• EXERCISE INPUTS:
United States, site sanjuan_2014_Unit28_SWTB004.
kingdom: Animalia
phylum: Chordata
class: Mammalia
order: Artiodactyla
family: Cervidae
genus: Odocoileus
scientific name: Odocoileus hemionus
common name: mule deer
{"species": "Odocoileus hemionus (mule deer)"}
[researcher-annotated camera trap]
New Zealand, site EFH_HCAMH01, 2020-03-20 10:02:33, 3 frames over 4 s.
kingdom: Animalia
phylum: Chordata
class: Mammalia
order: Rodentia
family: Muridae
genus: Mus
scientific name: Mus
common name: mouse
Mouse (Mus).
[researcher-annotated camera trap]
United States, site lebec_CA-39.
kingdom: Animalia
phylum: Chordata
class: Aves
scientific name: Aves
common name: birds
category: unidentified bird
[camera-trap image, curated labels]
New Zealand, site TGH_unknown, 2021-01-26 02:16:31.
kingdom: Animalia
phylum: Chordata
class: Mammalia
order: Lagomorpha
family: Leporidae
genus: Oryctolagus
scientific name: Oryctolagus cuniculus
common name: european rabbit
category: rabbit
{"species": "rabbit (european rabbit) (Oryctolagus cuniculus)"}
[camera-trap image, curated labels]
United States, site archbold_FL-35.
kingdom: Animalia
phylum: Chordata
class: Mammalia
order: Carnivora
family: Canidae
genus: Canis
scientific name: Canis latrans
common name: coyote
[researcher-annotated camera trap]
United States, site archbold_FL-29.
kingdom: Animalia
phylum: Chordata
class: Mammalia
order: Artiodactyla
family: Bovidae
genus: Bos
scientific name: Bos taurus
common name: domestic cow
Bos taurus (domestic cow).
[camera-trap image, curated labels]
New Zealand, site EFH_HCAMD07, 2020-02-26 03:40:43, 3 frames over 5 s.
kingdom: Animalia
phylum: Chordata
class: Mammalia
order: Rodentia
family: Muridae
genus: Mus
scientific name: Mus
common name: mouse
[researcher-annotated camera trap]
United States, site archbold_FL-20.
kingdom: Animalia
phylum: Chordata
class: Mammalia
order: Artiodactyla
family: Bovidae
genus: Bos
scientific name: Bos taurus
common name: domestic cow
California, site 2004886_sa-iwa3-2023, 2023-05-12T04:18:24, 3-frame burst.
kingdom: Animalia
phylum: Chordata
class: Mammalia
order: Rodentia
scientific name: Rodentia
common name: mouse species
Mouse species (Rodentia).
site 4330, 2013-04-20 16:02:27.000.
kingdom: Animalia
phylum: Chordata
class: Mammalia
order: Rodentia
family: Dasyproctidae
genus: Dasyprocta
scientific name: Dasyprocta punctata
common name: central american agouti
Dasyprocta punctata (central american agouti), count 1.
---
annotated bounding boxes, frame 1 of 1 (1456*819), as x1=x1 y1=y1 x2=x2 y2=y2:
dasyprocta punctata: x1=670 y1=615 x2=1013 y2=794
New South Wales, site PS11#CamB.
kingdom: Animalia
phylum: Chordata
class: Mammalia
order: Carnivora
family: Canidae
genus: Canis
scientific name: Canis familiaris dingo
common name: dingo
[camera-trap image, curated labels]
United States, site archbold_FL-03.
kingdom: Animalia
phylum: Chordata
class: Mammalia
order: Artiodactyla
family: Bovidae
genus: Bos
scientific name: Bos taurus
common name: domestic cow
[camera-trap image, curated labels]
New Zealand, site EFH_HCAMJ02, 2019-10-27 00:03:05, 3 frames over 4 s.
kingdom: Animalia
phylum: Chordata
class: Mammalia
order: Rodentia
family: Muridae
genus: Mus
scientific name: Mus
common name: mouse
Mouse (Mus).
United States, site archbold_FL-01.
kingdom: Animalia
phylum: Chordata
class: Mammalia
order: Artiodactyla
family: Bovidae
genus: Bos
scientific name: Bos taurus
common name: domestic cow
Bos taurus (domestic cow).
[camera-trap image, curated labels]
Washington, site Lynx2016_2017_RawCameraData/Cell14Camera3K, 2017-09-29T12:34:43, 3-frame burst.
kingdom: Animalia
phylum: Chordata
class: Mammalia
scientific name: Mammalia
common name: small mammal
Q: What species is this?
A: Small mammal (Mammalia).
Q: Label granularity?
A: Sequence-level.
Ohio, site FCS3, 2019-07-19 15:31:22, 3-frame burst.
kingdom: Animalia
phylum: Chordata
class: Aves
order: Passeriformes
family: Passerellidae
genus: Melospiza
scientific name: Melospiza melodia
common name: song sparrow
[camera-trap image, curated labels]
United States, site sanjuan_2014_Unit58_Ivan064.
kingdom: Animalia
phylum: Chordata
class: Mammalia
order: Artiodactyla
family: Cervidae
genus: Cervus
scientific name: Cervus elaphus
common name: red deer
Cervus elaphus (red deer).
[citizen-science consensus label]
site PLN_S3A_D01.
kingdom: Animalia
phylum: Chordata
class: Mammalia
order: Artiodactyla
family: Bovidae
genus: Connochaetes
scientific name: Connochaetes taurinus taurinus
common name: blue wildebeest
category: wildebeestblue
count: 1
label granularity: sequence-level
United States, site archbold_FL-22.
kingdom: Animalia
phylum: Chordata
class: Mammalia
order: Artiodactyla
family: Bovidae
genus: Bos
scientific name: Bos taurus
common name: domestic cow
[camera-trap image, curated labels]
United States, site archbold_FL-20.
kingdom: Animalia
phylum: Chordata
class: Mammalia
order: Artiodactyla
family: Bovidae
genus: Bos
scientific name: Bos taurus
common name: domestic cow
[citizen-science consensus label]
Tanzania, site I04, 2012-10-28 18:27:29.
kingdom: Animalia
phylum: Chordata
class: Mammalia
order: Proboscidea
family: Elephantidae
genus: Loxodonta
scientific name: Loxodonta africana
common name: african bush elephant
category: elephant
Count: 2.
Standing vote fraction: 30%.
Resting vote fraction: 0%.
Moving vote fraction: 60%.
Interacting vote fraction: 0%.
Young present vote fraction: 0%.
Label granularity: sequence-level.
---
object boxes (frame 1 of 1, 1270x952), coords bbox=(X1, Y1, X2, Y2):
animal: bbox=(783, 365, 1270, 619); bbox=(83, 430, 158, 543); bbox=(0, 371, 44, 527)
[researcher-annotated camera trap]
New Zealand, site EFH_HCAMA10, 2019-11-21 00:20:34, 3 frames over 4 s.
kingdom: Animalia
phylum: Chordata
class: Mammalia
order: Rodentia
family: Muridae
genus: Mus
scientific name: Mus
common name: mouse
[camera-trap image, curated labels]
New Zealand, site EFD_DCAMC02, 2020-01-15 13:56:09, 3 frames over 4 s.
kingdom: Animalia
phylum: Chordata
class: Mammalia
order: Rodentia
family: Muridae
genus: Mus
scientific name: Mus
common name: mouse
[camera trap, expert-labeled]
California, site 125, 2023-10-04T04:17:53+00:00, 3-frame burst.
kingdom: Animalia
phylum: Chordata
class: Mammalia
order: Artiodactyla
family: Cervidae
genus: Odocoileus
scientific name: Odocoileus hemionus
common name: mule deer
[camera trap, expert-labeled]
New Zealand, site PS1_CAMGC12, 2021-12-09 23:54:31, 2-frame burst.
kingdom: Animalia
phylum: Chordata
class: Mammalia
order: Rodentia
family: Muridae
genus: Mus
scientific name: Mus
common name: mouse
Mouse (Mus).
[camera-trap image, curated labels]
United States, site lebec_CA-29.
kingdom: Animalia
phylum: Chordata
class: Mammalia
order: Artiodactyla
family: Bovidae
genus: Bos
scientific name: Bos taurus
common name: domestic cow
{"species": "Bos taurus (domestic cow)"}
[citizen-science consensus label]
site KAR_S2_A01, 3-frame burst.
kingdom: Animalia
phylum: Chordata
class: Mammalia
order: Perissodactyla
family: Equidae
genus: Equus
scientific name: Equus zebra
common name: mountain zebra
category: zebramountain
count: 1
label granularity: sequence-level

• YOUR ASSIGNMENT:
Can you quote exactly the lines from the one containing "scientific name: Equus zebra" through the last line of the records above, and nothing else?

• TASK ANSWER:
scientific name: Equus zebra
common name: mountain zebra
category: zebramountain
count: 1
label granularity: sequence-level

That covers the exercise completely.